--- Start of ENTRIES ---
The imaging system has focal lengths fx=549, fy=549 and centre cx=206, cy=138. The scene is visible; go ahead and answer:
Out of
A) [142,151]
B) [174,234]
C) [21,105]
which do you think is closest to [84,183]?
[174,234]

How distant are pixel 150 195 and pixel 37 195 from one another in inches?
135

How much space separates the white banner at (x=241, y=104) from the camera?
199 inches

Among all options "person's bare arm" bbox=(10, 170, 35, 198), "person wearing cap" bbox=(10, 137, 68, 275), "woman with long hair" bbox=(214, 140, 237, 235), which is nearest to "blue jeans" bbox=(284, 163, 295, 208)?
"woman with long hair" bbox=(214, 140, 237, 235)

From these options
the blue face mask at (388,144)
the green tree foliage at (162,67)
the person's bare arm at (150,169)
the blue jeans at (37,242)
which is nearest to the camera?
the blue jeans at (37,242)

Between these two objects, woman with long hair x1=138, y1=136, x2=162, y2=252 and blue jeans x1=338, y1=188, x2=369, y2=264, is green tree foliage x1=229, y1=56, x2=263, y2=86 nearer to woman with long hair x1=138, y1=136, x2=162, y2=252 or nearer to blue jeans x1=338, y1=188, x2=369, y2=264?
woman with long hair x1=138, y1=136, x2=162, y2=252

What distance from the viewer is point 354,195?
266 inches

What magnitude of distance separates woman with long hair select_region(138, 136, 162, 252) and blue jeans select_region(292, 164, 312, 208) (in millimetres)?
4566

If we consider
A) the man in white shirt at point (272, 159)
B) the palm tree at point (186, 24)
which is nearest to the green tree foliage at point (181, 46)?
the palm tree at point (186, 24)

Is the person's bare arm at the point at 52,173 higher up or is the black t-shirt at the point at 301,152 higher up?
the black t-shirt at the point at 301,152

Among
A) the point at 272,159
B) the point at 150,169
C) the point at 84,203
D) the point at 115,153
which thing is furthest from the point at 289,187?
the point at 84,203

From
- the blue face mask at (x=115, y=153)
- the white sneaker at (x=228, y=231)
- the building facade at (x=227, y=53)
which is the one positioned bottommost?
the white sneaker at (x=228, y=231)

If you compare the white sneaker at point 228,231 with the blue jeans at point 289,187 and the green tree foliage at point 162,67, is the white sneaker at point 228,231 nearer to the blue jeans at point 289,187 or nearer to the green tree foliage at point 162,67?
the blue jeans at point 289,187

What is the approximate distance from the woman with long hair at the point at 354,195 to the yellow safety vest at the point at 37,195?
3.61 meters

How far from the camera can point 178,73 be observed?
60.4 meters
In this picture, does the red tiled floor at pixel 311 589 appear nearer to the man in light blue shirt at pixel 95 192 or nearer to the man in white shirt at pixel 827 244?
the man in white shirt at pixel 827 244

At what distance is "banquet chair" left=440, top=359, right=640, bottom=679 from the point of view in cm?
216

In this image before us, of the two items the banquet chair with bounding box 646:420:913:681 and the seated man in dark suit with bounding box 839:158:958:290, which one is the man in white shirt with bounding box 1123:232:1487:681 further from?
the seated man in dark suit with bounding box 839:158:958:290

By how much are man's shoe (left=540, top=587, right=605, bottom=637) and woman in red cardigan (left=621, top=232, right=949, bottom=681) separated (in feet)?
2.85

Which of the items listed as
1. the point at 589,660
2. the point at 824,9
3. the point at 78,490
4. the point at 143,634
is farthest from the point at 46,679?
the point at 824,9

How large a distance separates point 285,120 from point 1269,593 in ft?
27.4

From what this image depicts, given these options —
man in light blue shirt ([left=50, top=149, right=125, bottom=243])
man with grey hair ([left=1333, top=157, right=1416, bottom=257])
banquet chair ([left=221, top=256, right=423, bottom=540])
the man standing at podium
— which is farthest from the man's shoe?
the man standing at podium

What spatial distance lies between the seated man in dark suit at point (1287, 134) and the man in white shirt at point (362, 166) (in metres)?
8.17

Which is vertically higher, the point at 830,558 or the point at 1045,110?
--- End of ENTRIES ---
- TASK -
Rewrite only the rows from the line containing "What is the" through the line containing "60.4 meters", replacing "yellow safety vest" with "orange safety vest" and leaving everything else as it is.

- RESULT OF THIS EXERCISE -
What is the approximate distance from the woman with long hair at the point at 354,195 to the orange safety vest at the point at 37,195?
3.61 meters

How far from the camera can point 178,73 be observed?
60.4 meters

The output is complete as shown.